SUPPLIED TEXT:
══════════

Gie-Ming longed to lace up his Nikes and play this fantastic game, with the jumping and running and shooting, but there was one problem: He had never picked up a ball in his life. So he poured over old videotapes, studying Magic and Kareem, Larry and Isaiah, teaching himself the game like a scientist who had just discovered a new species.
“I got my hook shot from Kareem,” Gie-Ming says. He’s 5-foot-6.
Although his chance at basketball glory had surpassed him, Gie-Ming decided that his children were going to grow up knowing the game. He took his oldest son, Joshua, to the YMCA to play pick-up with him, and as soon as they could walk, Jeremy and youngest son Joseph came along too.
Here they were, this family of a 5-6 Taiwanese immigrant, playing together at the ‘Y’. Drilling for hours and learning the fundamentals of the game through their father’s old NBA videotapes.
As O’Neill wrote, “Forget that all of those players on the videotapes had long since retired, that the guy with Kareem’s hook shot wouldn’t hit Abdul-Jabbar’s armpit.”
This was the American dream turned family obsession. The boys loved basketball and like their father, began to develop a thirst for the game that defined them just as much as their success in the classroom.
Joshua became a star player at Henry M. Gunn High School in Palo Alto. Joseph also played there.

══════════

[Captioned web images]
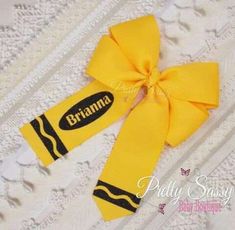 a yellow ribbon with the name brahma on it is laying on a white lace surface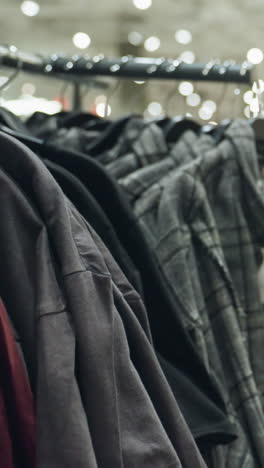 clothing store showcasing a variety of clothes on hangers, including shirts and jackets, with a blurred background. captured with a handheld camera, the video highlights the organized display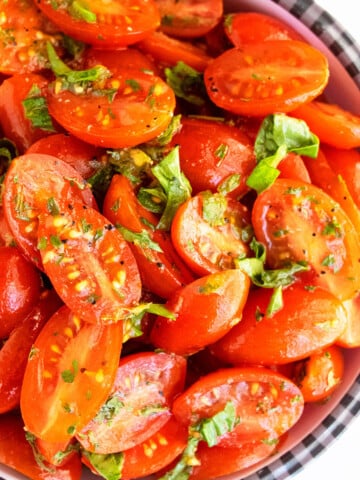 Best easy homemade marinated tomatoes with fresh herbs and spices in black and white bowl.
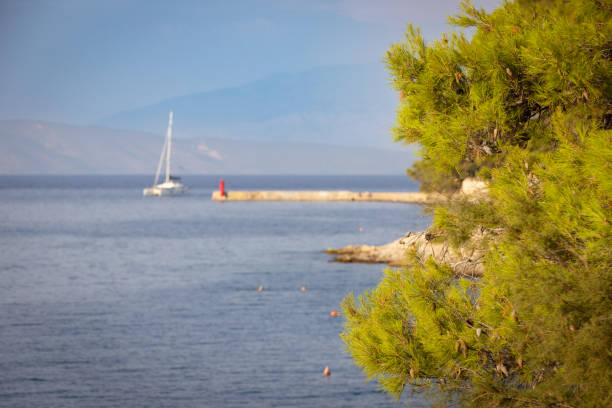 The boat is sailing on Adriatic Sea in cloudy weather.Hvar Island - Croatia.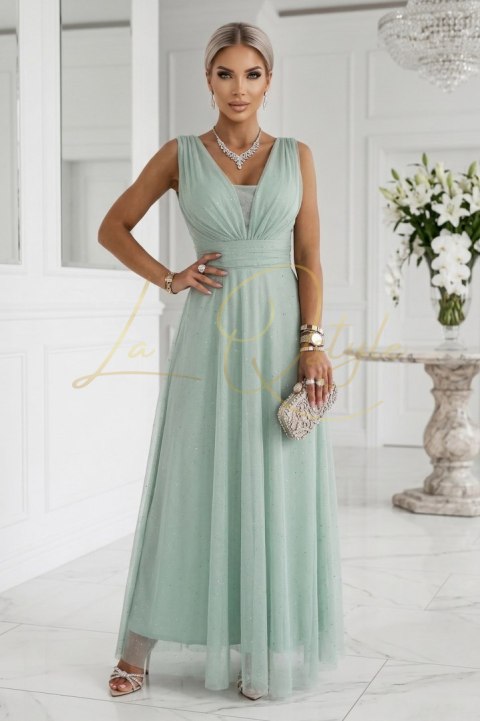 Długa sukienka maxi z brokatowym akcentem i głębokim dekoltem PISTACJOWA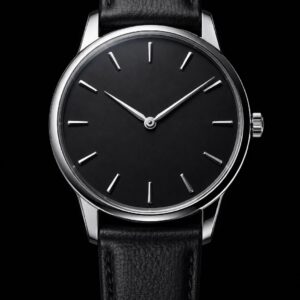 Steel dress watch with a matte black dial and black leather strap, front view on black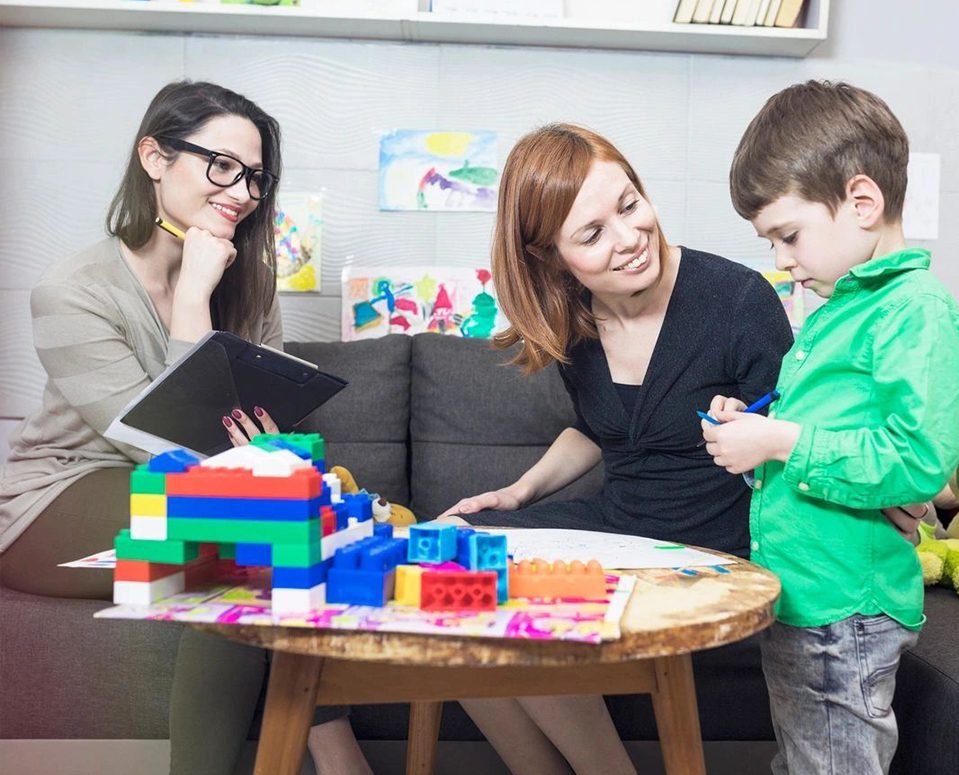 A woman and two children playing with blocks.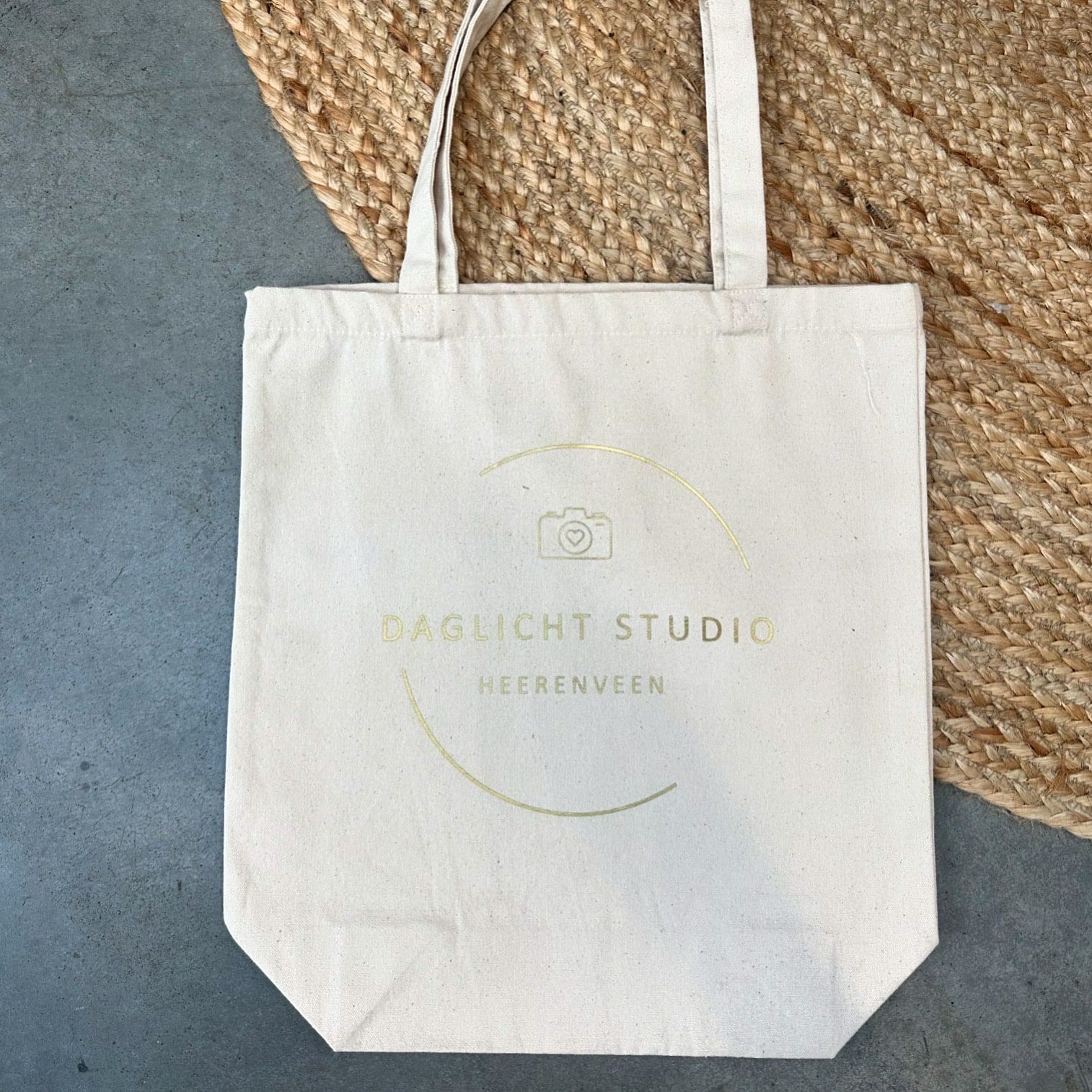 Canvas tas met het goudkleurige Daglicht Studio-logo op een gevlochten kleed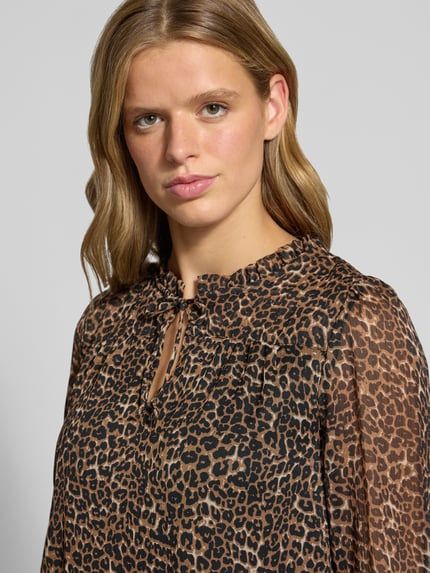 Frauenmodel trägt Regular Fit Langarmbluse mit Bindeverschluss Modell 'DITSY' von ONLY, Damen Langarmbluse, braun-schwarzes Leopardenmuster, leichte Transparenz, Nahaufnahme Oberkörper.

══════════

USING THE INFORMATION:
1: Shorten the paragraph in the piece about Gie-Ming and basketball that begins "Although his chance at basketball glory" and keep its main facts.
2: Pick up the piece about Gie-Ming and basketball right after its last sentence and keep it going.

ANSWERS GIVEN:
1: Gie-Ming had missed his own shot at basketball glory, so he made sure his children would grow up knowing the game. He took his oldest son, Joshua, to the YMCA for pick-up games, and Jeremy and the youngest, Joseph, joined them as soon as they could walk.

2:
And Jeremy? Well, Jeremy was special. He grew to 6-3, had a killer jumper and an innate ability to make plays off the dribble. He could shoot like Larry, attack the rim like Jordan, and ran the pick and roll like it was invented just for him. He was an incredibly smart player, and had developed that unique feel for the game, something not many players have. Like the rest of his family, he was also a gifted student, so when Harvard offered him the opportunity to play Division 1 basketball, he jumped on it.
Lin hasn’t looked back since. He averaged 16.5 points, 4.5 assists and 5 rebounds in his senior season at Harvard, and was one of the main reasons why head coach Tommy Amaker has been able to take the program to heights it had never seen before. In 111 years of playing basketball, Harvard has never been to the NCAA Tournament. They came close with Lin, but were felled by another Ivy upstart, Cornell, which reached the Sweet 16 in 2009. This year, Amaker has Harvard ranked in the Top 25 and on the fast track to an NCAA bid. If the Crimson get there, they will owe a debt of gratitude to Lin, who is undoubtedly the greatest player in school history.
“All the time he was growing up I never thought about Jeremy playing in college or playing professionally,” Gie-Ming said. “I just enjoyed watching him play. I’m so proud of him. I told him my dream has already come true.”
Knicks fans could say the same thing.
Jeremy signed a rookie contract with the Golden State Warriors in 2010, and averaged 2.6 points in 29 games as a rookie. He was released by the Warriors in December, then cut by the Rockets weeks later. He ended up on the Knicks’ bench in January, but didn’t start to get minutes until head coach Mike D’Antoni noticed that he was working over resident point guards Toney Douglas and Mike Bibby in practice.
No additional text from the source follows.